> [WHAT THE TASK REQUIRES]:
No image is to be carried over; reproduce the rest of the listing word for word.

> [MATERIAL PROVIDED]:
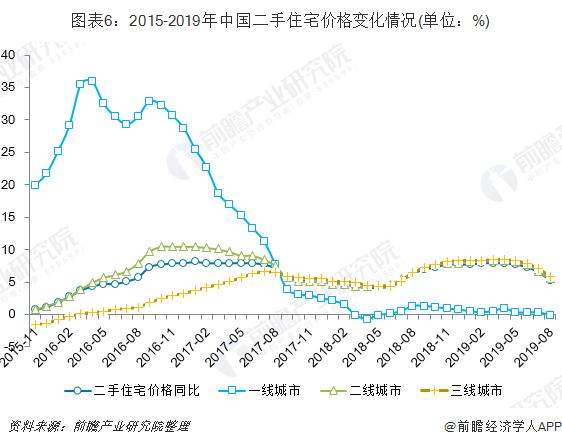 图表6:2015-2019年中国二手住宅价格变化情况(单位:%)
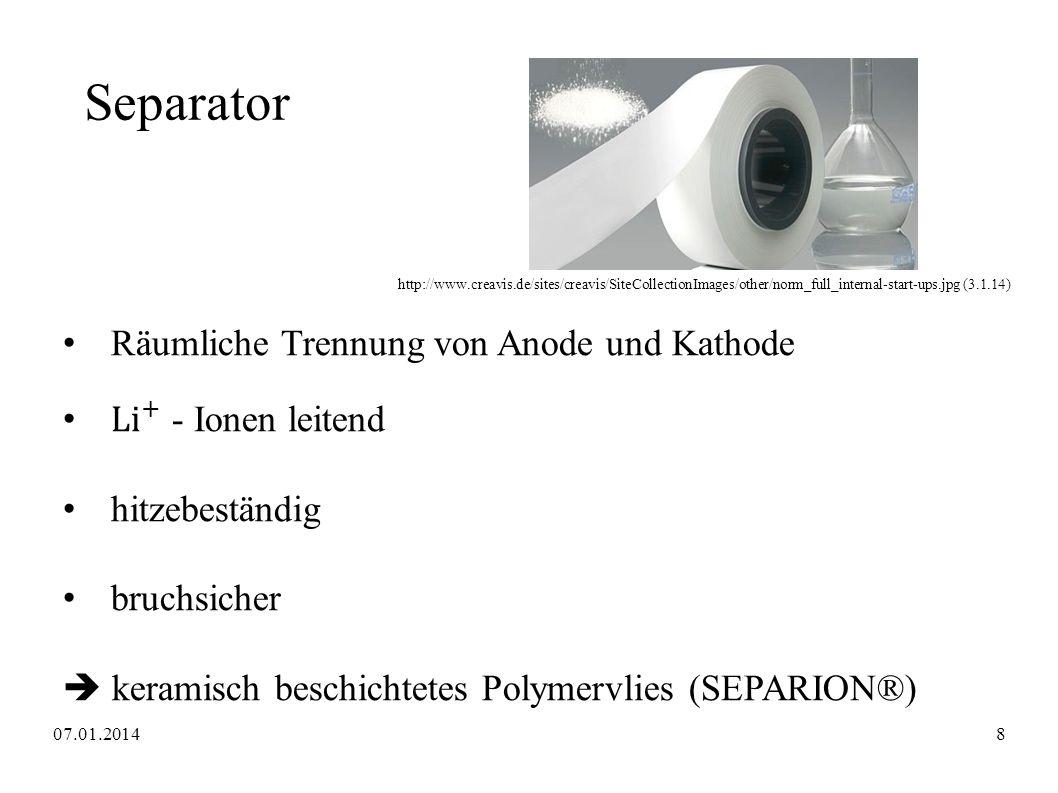 Separator Räumliche Trennung von Anode und Kathode
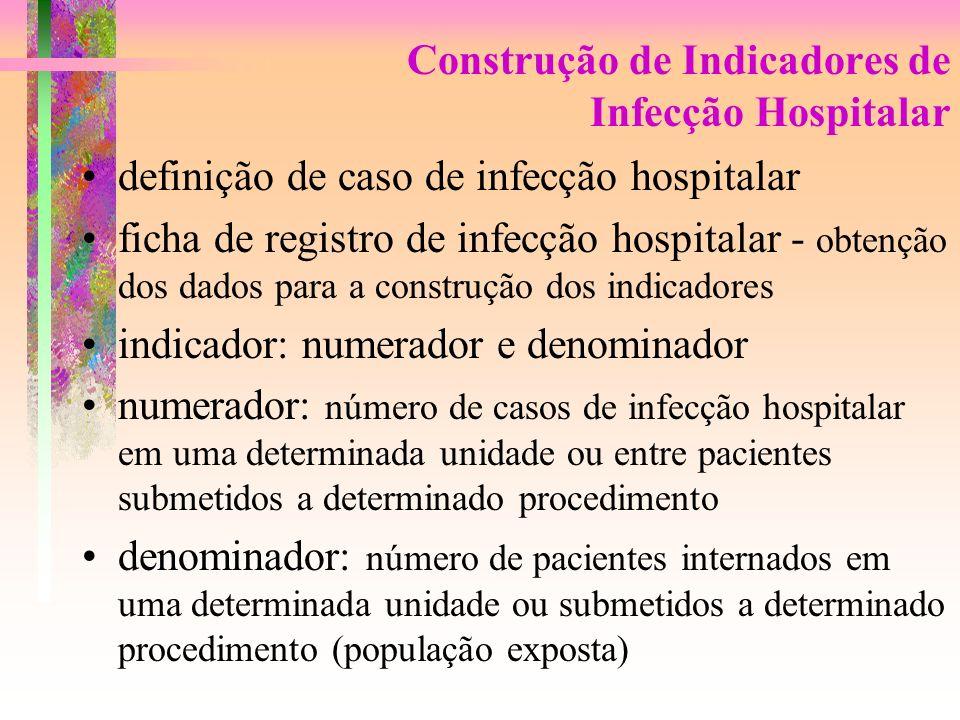 Taxa de Infecção Hospitalar - indicador da magnitude da infecção hospitalar Taxa de Pacientes com Infecção Hospitalar - indicador do risco de infecção hospitalar Distribuição percentual das infecções hospitalares por localização topográfica no paciente - indicador de agressão diagnóstica e terapêutica Taxa de Infecção Hospitalar por Procedimento - indicador de agressão diagnóstica e terapêutica Taxa de Letalidade - indicador de gravidade das infecções hospitalares Indicadores de Infecção Hospitalar - Portaria MS 2.616/98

> [TASK OUTPUT]:
 图表6:2015-2019年中国二手住宅价格变化情况(单位:%)
 Separator Räumliche Trennung von Anode und Kathode
 Taxa de Infecção Hospitalar - indicador da magnitude da infecção hospitalar Taxa de Pacientes com Infecção Hospitalar - indicador do risco de infecção hospitalar Distribuição percentual das infecções hospitalares por localização topográfica no paciente - indicador de agressão diagnóstica e terapêutica Taxa de Infecção Hospitalar por Procedimento - indicador de agressão diagnóstica e terapêutica Taxa de Letalidade - indicador de gravidade das infecções hospitalares Indicadores de Infecção Hospitalar - Portaria MS 2.616/98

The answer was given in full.